In 1998, representatives from a number of fossil fuel companies and industry front groups, led by the American Petroleum Institute, gathered to craft a plan to undermine the American public’s understanding of climate science, and submarine any chances of the United States ratifying the Kyoto Protocol.
Weeks after the private meeting, an eight page memo including a draft “Global Climate Science Communications Action Plan” was leaked and reported by The New York Times, exposing the group’s plan to create public doubt about climate science.
When contacted at the time, industry representatives who were in the room claimed that the plan was “very, very tentative,” and emphasized that none of the groups represented at the meeting had officially agreed to do or fund anything further.
And over the years, whenever members of the then-called “Global Climate Science Communications Team” were asked about the plan, they have repeated that the plan was long ago abandoned.
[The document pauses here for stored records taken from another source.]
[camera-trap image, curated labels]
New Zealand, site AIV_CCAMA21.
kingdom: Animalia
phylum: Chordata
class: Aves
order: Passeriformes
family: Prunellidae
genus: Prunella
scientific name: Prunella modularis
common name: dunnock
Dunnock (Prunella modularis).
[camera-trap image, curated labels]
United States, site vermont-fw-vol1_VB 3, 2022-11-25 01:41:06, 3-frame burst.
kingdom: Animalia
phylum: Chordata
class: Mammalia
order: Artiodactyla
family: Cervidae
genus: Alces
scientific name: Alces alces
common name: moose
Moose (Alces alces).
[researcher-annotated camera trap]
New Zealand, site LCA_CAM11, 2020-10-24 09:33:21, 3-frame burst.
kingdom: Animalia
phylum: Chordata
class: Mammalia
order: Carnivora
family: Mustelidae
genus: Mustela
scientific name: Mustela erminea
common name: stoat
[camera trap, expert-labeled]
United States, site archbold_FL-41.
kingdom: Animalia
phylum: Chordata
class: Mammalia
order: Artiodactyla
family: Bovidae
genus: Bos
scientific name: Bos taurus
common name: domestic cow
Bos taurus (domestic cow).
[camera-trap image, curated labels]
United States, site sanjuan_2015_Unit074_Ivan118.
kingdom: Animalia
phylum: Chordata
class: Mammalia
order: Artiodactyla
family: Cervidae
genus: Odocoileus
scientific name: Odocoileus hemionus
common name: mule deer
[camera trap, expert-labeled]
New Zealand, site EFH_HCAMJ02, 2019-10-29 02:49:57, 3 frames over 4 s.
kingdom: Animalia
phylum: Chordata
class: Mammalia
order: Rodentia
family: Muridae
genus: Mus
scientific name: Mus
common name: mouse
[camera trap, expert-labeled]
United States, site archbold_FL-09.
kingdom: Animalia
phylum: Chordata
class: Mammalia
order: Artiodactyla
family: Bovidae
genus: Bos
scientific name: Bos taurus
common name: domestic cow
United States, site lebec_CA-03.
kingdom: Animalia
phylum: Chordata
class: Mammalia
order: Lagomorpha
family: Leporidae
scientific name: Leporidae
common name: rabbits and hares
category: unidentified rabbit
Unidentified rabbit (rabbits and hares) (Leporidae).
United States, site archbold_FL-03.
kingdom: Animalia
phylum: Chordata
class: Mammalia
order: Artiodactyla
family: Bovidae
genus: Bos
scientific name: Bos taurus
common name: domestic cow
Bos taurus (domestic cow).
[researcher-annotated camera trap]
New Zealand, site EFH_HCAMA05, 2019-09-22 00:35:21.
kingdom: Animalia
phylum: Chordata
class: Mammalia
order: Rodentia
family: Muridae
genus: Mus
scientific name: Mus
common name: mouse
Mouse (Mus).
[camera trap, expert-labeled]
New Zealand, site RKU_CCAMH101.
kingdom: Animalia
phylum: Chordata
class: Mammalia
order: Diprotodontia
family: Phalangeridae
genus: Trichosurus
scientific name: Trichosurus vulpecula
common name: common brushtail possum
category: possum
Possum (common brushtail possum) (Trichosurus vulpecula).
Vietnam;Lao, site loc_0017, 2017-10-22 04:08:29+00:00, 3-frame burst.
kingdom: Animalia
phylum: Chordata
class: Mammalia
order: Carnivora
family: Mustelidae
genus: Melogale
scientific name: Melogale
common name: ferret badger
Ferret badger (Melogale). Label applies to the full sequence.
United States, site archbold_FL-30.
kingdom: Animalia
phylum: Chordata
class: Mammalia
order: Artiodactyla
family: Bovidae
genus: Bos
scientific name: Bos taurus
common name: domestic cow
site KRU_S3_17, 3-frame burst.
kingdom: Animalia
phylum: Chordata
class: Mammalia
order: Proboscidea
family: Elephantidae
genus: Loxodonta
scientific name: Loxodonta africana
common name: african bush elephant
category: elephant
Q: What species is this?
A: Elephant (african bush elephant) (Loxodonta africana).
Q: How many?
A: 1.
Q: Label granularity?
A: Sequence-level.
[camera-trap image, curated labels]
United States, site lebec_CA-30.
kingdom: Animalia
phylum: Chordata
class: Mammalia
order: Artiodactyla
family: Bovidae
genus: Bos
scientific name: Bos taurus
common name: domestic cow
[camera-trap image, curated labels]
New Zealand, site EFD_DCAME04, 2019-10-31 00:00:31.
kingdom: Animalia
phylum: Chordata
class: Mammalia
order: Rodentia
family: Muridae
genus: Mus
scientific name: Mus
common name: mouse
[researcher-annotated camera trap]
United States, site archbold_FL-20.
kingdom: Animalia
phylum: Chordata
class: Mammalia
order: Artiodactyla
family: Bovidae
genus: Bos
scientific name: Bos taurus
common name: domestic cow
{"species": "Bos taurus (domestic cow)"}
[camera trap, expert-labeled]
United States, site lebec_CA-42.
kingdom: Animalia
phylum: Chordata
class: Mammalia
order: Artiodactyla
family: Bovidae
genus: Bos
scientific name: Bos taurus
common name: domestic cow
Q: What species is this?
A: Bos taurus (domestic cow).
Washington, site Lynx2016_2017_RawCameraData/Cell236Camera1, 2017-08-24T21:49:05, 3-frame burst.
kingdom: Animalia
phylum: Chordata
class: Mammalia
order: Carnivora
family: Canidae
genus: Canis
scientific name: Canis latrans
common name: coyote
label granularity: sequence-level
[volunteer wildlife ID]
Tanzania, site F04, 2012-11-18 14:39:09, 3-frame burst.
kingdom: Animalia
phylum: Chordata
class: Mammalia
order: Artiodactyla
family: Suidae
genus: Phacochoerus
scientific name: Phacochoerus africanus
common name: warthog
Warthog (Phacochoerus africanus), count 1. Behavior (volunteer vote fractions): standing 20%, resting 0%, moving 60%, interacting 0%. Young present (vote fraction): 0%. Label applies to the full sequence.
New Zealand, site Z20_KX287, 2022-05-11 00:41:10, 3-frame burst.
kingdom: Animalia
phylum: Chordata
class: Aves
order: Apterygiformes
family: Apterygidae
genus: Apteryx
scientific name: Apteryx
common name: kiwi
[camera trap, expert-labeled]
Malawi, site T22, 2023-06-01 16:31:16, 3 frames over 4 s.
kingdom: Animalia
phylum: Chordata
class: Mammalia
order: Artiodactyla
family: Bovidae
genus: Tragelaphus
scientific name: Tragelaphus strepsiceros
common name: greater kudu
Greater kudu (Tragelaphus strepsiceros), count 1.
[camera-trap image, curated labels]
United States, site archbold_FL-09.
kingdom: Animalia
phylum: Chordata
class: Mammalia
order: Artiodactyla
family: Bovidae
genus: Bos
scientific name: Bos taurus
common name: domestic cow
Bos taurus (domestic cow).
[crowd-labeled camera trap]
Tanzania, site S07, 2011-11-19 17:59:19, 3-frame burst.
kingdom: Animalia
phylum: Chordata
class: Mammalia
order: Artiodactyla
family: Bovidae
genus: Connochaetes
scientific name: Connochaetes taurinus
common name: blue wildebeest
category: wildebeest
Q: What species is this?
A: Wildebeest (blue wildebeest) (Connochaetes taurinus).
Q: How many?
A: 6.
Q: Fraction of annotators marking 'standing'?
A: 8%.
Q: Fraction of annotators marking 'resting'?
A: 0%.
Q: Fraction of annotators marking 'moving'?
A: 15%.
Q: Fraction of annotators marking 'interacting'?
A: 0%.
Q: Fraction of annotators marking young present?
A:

Yet, as fellow DeSmogBlog contributor Graham Readfearn explained today in a must-read article in The Guardian, practically every key element of the “Global Climate Science Communications Action Plan,” as laid out in the leaked 1998 memo, was executed in some form in the years following the meeting.
Using research from the Climate Investigations Center and DeSmogBlog, Readfearn follows up on all of the plan’s stated goals, strategies, and tactics. You can find an annotated version of the 1998 memo, with “then and now” updates on the careers of the team, on Document Cloud.